* [What this task involves]:
In the records that follow, locate every line with "Zealand" and extract it.

(Exercise materials)

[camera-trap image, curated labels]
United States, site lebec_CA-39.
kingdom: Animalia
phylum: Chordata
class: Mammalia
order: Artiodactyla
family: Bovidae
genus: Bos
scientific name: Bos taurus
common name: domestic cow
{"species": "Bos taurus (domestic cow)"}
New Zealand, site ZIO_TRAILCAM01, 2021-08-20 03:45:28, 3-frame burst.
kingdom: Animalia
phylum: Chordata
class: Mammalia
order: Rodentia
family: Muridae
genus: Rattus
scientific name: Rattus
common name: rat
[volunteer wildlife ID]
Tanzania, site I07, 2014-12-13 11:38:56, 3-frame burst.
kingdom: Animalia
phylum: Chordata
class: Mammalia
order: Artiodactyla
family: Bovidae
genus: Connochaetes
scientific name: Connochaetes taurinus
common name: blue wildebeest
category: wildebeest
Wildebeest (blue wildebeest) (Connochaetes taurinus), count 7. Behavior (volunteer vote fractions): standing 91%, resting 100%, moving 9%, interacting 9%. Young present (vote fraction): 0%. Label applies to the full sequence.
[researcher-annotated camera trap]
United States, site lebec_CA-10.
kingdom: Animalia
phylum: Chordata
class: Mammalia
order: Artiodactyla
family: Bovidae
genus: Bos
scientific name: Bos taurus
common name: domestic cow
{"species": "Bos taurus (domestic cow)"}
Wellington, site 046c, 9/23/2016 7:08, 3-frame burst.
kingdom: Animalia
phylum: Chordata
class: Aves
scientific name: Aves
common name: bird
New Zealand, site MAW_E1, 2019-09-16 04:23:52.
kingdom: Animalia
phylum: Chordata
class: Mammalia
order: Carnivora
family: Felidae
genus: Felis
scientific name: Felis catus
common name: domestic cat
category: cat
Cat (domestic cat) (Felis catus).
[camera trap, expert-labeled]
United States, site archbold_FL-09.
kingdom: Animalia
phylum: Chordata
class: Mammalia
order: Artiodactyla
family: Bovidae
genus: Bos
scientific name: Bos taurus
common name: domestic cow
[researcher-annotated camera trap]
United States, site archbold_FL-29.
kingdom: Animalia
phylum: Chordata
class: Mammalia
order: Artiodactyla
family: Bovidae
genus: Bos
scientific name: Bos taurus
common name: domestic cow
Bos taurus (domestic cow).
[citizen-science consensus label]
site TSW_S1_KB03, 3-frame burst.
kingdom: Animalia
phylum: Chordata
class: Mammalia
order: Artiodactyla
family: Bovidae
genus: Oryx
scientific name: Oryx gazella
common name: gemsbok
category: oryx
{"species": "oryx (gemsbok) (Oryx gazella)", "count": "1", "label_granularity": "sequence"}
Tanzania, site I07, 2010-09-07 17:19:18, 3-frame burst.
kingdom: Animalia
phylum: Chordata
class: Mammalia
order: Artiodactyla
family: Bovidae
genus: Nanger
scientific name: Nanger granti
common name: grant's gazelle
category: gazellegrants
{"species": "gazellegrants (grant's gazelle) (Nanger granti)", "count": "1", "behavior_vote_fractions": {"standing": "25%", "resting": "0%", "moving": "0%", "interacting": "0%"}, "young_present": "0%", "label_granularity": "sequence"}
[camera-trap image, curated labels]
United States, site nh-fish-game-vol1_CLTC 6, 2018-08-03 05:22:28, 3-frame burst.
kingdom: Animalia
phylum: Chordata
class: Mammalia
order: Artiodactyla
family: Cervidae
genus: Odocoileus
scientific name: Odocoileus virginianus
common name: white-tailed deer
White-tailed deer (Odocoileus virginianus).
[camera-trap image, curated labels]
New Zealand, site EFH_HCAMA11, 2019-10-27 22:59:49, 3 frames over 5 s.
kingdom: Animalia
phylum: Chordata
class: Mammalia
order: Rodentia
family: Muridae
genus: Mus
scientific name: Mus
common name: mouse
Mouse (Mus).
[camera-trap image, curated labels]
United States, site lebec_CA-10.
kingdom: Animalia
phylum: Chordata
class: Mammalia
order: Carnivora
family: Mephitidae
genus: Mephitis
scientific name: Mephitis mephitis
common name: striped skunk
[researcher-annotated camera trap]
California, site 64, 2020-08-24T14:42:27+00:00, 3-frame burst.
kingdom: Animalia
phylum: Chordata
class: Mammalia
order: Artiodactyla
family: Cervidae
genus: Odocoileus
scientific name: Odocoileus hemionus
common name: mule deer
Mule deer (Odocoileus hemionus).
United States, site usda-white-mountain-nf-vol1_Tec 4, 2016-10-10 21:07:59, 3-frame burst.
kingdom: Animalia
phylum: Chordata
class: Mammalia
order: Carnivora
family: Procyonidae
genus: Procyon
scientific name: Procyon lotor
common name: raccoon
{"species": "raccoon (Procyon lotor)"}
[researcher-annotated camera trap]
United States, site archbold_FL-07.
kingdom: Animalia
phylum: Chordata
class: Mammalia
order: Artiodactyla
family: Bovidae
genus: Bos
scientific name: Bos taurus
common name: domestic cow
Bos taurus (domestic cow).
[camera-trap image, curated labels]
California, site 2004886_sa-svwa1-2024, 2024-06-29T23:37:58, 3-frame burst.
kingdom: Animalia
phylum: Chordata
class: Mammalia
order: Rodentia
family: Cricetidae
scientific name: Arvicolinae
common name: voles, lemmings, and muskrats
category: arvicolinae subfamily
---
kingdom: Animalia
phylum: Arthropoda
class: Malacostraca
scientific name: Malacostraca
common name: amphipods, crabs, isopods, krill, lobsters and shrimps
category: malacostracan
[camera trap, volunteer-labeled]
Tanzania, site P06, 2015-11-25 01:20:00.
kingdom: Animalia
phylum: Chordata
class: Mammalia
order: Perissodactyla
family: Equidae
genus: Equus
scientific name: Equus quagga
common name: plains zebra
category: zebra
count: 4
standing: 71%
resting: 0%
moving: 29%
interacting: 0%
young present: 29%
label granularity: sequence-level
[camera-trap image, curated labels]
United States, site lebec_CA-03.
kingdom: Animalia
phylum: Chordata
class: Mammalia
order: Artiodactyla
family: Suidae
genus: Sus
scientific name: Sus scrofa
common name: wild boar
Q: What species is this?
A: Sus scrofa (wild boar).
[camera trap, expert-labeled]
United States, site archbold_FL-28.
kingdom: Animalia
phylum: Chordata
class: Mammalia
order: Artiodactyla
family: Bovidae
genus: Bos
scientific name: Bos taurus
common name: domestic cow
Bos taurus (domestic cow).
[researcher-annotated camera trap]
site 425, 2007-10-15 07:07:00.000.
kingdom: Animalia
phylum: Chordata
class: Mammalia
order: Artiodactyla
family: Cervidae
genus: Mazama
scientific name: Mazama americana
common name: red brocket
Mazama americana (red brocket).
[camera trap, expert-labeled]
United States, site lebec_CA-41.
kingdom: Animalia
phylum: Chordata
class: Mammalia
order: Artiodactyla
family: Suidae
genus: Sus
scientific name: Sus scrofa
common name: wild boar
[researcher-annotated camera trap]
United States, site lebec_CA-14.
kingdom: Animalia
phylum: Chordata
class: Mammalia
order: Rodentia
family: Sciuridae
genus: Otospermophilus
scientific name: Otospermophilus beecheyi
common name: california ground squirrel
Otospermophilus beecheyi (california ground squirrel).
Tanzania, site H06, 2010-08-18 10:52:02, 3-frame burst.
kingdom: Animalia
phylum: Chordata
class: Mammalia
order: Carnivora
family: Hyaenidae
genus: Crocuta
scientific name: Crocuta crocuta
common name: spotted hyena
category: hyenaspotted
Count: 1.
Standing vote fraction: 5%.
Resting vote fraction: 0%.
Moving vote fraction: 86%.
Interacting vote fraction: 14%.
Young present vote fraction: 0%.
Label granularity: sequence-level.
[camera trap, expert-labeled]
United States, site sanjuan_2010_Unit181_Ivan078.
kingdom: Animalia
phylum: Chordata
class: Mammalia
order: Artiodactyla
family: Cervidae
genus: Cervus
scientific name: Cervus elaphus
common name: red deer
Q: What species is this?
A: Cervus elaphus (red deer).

(End Exercise materials)

* [Output of the task]:
New Zealand, site ZIO_TRAILCAM01, 2021-08-20 03:45:28, 3-frame burst.
New Zealand, site MAW_E1, 2019-09-16 04:23:52.
New Zealand, site EFH_HCAMA11, 2019-10-27 22:59:49, 3 frames over 5 s.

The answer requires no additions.